WHAT YOU SHOULD DO: List every line of the records that contains the word "bounding". Treat uppercase and lowercase as different.

DATA FOR THIS EXERCISE:
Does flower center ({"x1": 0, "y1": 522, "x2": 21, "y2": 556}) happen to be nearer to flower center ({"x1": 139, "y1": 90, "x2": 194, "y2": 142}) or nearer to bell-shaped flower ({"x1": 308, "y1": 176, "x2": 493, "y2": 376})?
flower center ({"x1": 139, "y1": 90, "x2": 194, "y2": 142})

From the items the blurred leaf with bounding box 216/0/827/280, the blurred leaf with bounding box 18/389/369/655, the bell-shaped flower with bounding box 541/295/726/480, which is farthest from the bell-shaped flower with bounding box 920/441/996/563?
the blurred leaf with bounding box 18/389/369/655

---

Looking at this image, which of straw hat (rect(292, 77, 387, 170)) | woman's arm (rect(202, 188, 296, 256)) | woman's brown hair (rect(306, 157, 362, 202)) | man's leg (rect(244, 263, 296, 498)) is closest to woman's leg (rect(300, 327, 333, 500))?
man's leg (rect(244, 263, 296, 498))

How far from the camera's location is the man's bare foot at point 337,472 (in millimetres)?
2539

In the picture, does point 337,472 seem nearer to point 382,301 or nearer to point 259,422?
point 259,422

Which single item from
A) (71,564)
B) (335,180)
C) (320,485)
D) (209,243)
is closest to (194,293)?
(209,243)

COMPLETE ANSWER:
From the items the blurred leaf with bounding box 216/0/827/280, the blurred leaf with bounding box 18/389/369/655, the bell-shaped flower with bounding box 541/295/726/480, which is farthest from the bell-shaped flower with bounding box 920/441/996/563?
the blurred leaf with bounding box 18/389/369/655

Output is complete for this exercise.